Of a woman widowed by cancer, whose worse fate it subsequently was to be twice remarried to apparently healthy men and twice rewidowed by wasting diseases, Freud somewhere facetiously remarks that she had “a destiny compulsion.” The term haunts me. I seem to myself afflicted with at least three separate compulsions: to fall in love with (and more often than not conceive by) elderly novelists; to fall in love with and conceive (and be dismissed) by André Castine; and, like Freud’s patient, to wait upon the terminal agonies of lovers who do not fit those categories. That Jeffrey, whose unspeakable cancer I’ve spoken of, was a legitimate lord, and Harrison Mack, to whom I now come, a self-fancied monarch of the realm, makes me tremble at André’s half-legitimate baronetcy, not to mention Ambrose Mensch’s nom de plume! I left Toronto for Marshyhope in August ’67 at André’s bidding, and to some extent to do his inscrutable work: when I should come face-to-face with the Enemy (his “half brother” A. B. Cook) and our son—an encounter I was not to arrange myself—André would deliver to me certain letters he had discovered, written by one of his ancestors, which had radically altered the course of his own life. I was to publish them as my own discoveries in the Ontario or Maryland historical magazines, where Henri would come across them, etc., etc. The strategy would be madness if it were anyone else’s; may be madness even so. In any case, though I saw my son, unequivocally, three months nine days ago today (and have not been myself since), I have seen no letters. For all I truly know to the contrary, André may be dead or crazy—may have been since 1941! Since my visit to Fort Erie, as I explained in my last, I have resisted the need to try to comprehend that man and our relation—though he or his palpable semblance could still summon me in midsentence, and I would put by pen, paper, professorship, Ambrose, and all and (not without a sigh) hie wearily himward.

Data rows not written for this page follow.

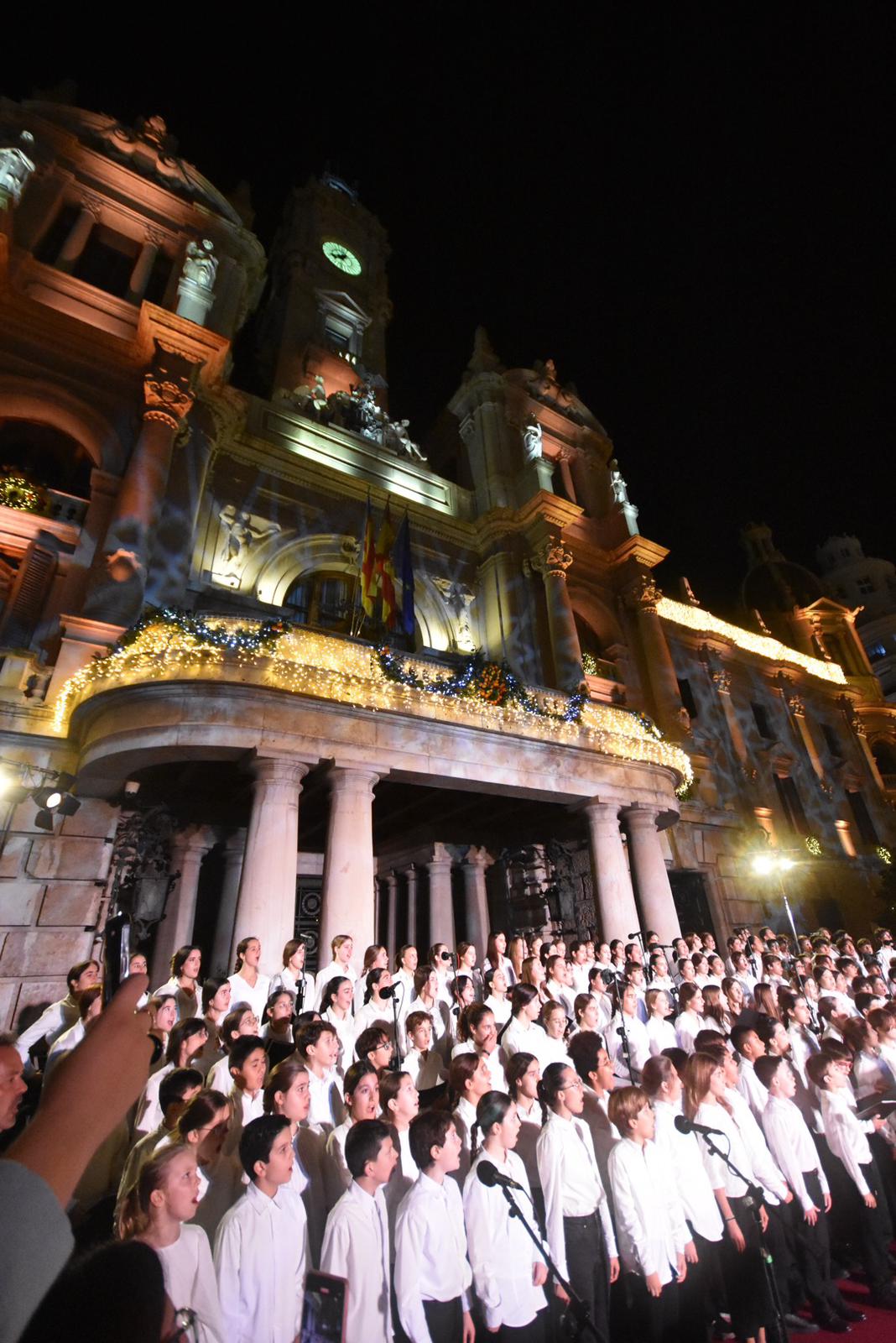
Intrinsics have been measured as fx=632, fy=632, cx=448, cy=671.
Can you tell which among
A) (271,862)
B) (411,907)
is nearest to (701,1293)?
(271,862)

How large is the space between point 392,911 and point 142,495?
13.7 meters

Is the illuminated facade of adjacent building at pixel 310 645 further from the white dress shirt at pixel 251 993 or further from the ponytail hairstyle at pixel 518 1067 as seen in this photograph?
the ponytail hairstyle at pixel 518 1067

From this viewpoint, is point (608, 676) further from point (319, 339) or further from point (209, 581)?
point (319, 339)

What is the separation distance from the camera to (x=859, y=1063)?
21.5 feet

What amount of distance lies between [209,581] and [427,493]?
10013mm

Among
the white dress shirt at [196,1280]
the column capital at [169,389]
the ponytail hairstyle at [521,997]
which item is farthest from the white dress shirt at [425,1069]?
the column capital at [169,389]

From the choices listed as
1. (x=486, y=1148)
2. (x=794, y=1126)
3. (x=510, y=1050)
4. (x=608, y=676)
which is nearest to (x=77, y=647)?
(x=510, y=1050)

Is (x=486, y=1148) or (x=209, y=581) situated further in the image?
(x=209, y=581)

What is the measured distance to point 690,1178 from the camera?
4625 mm

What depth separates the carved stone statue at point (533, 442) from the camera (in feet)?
84.5

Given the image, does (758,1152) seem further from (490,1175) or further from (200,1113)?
(200,1113)

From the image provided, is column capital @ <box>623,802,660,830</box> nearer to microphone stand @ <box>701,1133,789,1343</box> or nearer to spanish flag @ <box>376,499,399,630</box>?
spanish flag @ <box>376,499,399,630</box>

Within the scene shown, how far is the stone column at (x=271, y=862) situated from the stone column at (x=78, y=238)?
1677cm

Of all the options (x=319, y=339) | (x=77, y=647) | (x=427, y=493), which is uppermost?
(x=319, y=339)
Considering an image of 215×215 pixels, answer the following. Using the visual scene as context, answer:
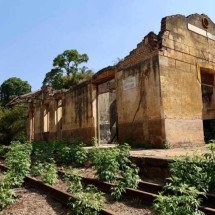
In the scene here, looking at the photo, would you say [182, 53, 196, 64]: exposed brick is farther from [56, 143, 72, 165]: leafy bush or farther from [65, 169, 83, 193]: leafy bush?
[65, 169, 83, 193]: leafy bush

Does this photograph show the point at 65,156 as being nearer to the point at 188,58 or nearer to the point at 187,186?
the point at 187,186

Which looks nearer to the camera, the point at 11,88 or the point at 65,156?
the point at 65,156

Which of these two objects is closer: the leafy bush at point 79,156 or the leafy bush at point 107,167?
the leafy bush at point 107,167

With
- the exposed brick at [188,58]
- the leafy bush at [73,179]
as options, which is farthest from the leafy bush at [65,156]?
the exposed brick at [188,58]

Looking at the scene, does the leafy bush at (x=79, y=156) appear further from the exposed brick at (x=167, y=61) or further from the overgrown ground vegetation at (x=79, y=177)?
the exposed brick at (x=167, y=61)

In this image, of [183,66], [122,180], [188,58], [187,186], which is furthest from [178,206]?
[188,58]

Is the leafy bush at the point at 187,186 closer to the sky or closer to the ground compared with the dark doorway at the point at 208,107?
closer to the ground

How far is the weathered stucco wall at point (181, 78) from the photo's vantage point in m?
11.7

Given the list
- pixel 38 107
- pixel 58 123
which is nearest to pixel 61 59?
pixel 38 107

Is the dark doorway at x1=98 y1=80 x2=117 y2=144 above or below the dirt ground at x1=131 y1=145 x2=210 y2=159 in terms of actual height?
above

I wrote ahead to the Macks and received from Jane a crisp but courteous invitation to be their guest until I found lodgings. She also confirmed André’s report of her husband’s decline since ’62, and hoped my conversation might amuse him. But except in his ever less frequent intervals of true lucidity, she warned (when he knew he was Harrison Mack, who in his madness fancied himself George III), and his ever
more
frequent intervals of second-degree delusion, as it were (when he fancied himself George III mad, fancying
himself
Harrison Mack sane), I must be prepared to hold onto my own sanity, so entirely did he translate Tidewater Farms into Windsor Castle, or Buckingham Palace, or Kew, or Bath. Only her deliberate and entire immersion in business affairs, for which she had found she had talent, preserved Jane’s reason. She declared herself sorry to hear of my own bereavement—but I could hear envy in her phrasing, and I sympathised. She kindly sent a car to fetch me from Friendship Airport in Baltimore to her office at the Mack Enterprises plant in Cambridge, where I admired—a shade uneasily, I confess—her extraordinary physical preservation, whilst she completed her forewarning of what I must expect out on Redmans Neck.

There Harrison was gently but absolutely confined, in a kind of ongoing masquerade. One of his psychiatrists, it seems, had attempted to render his delusion untenable by quizzing him in detail on Georgian history, of which he was innocent. A second, opposed in principle to the first, had thought to undo his colleague’s mischief by providing Harrison with the standard biographies and textbooks on the period, including studies of George’s own psychopathology. The patient blithely played the second against the first by sophisticating his derangement on the one hand whilst on the other attributing any gaps in his historical information, or discrepancies between the Georgian and Harrisonian facts, to his madness, to the fallibility of historiography, or to the misguided though doubtless well-intended masquerading of his courtiers!